WASHINGTON - Thrift industry earnings dipped 6.3%, to $2.09 billion, in the third quarter while rising interest rates continue to threaten future profits, the Office of Thrift Supervision said Thursday.
Average return on assets for the 1,111 thrifts supervised by the agency fell 13% in the third quarter, to 0.98%, from the same period in 1998. The industry's cost of funds increased in the quarter as consumers opted for higher returns offered by competitors. Average variable-rate borrowing costs jumped to 9.4% in the quarter, up from 6.8% in the year-earlier period. The average thrift's deposits-to-assets ratio fell to a record low of 57.2%, from 62.6% in third quarter 1998.

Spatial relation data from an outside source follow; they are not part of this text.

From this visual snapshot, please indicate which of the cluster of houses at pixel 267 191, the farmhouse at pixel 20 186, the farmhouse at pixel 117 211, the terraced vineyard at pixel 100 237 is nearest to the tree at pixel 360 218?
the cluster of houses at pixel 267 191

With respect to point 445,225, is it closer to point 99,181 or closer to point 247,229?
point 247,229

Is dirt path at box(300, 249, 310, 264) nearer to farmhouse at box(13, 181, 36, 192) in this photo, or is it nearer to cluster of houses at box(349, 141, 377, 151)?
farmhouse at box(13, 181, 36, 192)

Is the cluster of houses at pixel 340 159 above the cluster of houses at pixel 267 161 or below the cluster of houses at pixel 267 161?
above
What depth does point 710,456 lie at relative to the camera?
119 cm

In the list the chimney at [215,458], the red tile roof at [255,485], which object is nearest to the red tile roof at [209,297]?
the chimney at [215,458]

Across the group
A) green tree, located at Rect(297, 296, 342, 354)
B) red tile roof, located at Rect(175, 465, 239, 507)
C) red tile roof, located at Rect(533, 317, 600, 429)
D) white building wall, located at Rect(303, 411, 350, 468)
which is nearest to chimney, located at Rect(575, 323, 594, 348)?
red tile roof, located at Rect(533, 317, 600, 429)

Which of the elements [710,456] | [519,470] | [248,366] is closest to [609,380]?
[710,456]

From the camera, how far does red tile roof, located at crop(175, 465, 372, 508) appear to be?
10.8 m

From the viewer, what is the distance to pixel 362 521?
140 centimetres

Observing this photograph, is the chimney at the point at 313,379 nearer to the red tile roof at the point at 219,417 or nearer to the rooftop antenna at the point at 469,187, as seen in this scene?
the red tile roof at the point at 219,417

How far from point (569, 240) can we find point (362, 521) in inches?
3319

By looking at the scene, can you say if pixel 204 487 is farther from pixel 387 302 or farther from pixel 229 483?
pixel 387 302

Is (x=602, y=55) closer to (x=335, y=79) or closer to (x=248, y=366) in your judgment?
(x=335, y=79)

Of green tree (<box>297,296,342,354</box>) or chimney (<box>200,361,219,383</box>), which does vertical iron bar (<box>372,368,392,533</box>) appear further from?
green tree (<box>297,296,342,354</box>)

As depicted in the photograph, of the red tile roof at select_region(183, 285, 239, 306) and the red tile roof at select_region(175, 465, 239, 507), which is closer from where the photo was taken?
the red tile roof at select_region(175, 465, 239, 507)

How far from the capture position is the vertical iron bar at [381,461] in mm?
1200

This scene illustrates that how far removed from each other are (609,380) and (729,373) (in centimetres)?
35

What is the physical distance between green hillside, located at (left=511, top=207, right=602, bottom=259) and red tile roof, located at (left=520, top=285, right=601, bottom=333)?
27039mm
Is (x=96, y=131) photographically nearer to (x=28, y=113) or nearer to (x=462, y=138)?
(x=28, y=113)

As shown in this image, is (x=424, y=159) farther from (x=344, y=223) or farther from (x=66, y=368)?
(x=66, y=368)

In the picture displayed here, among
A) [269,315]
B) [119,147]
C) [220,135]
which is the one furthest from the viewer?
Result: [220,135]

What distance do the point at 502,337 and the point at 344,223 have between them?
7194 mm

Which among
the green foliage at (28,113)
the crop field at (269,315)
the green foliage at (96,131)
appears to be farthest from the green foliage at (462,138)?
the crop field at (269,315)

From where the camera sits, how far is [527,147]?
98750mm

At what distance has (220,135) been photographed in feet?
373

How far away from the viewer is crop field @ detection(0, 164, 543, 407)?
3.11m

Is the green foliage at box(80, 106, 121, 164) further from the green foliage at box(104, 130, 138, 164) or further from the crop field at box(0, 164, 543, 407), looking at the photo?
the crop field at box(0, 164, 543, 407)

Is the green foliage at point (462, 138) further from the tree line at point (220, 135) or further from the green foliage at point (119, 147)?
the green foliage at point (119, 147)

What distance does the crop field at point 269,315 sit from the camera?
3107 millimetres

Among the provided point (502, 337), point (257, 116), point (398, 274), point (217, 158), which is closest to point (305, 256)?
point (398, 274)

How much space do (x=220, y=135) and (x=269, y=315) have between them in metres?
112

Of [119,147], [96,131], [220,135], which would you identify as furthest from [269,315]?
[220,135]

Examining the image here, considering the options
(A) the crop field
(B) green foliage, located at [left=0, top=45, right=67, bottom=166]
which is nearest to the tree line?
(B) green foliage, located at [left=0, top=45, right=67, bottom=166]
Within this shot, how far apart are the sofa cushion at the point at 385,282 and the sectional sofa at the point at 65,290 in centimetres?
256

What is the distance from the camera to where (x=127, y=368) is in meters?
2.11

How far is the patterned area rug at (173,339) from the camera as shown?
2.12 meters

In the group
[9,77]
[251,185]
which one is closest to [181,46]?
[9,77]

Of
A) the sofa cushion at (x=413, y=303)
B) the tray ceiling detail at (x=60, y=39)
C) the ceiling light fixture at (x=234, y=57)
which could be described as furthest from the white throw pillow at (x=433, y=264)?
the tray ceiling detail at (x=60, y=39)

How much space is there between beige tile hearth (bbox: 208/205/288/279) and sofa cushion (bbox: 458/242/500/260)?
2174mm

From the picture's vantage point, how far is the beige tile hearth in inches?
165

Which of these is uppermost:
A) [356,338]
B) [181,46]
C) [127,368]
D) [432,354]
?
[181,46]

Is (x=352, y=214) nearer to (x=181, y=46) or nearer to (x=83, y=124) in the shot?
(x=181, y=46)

"The deposit runoff really has continued, particularly with deposits under $100,000," OTS Director Ellen Seidman said. "This is contributing to net income decline because you've got increased Home Loan Bank borrowing, which comes in at higher rates."
The industry's interest rate sensitivity in the third quarter hit its highest level since OTS began tracking it in 1992. Though concerned, Ms. Seidman said OTS it is comforting that a small proportion of the industry is incurring the greatest risk and those thrifts seem to have it under control.
"We've got a number of institutions that do in fact have a lot of interest rate risk where we're convinced - because of quality of management, the way they react, their low credit risk profiles, and their high capitalization - that this is fine," she said.
The industry's third-quarter assets grew 8.5%, to $863 billion, over the same period in 1998. Total loans increased $45 billion, to $590 billion, in the third quarter, up from $545 billion in the year-earlier period. However, third-quarter mortgage originations dropped to $69.3 billion, from $78.7 billion in third quarter 1998.
While Ms. Seidman commended thrifts for reducing mortgage lending risk by diversifying, she warned charge-off rates nearly doubled in the third quarter, to 115 basis points, among the 143 thrifts with the biggest business lending portfolios.
Still, total troubled assets fell 12.5% in the third quarter, to $5.6 billion, or 0.8% of total assets. Ms. Seidman advised institutions to adjust to lower mortgage demand by trimming sales forces.
"Unless the whole mortgage banking industry contracts relatively quickly, what you end up with is too much capacity chasing too few loans," she said.
"That has tended to lead to potential underwriting problems."